A synthesis of methane emissions from shallow vegetated coastal ecosystems

Abstract Vegetated coastal ecosystems (VCEs; i.e., mangroves, salt marshes, and seagrasses) play a critical role in global carbon (C) cycling, storing 10× more C than temperate forests. Methane (CH 4 ), a potent greenhouse gas, can form in the sediments of these ecosystems. Currently, CH 4 emissions are a missing component of VCE C budgets. This review summarizes 97 studies describing CH 4 fluxes from mangrove, salt marsh, and seagrass ecosystems and discusses factors controlling CH 4 flux in these systems. CH 4 fluxes from these ecosystems were highly variable yet they all act as net methane sources (median, range; mangrove: 279.17, −67.33 to 72,867.83; salt marsh: 224.44, −92.60 to 94,129.68; seagrass: 64.80, 1.25–401.50 µmol CH 4 m −2 day −1 ). Together CH 4 emissions from mangrove, salt marsh, and seagrass ecosystems are about 0.33–0.39 Tmol CH 4 ‐C/year—an addition that increases the current global marine CH 4 budget by more than 60%. The majority (~45%) of this increase is driven by mangrove CH 4 fluxes. While organic matter content and quality were commonly reported in individual studies as the most important environmental factors driving CH 4 flux, they were not significant predictors of CH 4 flux when data were combined across studies. Salinity was negatively correlated with CH 4 emissions from salt marshes, but not seagrasses and mangroves.

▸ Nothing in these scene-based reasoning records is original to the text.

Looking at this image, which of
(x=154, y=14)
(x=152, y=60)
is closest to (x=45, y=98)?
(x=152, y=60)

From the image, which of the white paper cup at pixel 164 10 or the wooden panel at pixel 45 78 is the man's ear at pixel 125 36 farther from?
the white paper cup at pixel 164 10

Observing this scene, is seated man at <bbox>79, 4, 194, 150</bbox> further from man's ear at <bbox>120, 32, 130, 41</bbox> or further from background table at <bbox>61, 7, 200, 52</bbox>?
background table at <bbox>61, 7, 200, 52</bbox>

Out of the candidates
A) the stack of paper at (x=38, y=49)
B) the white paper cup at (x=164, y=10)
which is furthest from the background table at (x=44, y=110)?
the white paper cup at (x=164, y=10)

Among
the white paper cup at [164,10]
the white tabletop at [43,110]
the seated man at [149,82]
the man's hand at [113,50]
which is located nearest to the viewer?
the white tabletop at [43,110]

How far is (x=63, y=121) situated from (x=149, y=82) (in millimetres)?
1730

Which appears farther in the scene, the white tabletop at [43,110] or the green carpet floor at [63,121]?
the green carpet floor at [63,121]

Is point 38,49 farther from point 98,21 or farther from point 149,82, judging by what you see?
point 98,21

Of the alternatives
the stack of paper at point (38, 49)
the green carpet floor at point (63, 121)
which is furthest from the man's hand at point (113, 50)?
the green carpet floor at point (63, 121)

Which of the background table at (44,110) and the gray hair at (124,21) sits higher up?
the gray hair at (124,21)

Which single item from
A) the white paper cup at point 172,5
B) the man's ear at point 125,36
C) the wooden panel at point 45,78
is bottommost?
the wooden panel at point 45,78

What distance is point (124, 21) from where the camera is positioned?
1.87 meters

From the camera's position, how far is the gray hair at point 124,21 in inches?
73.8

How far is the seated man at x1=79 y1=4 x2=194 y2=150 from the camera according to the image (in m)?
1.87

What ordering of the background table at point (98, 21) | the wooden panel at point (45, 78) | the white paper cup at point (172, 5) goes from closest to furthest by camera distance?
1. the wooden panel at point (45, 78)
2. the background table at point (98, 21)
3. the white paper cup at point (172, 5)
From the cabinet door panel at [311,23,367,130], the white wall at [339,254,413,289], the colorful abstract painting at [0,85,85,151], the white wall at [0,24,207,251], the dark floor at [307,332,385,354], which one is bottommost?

Thus the available data suggest that other environmental drivers are important for predicting CH 4 emissions in vegetated coastal systems. Finally, we examine stressor effects on CH 4 emissions from VCEs and we hypothesize that future changes in temperature and other anthropogenic activites (e.g., nitrogen loading) will likely increase CH 4 emissions from these ecosystems. Overall, this review highlights the current and growing importance of VCEs in the global marine CH 4 budget.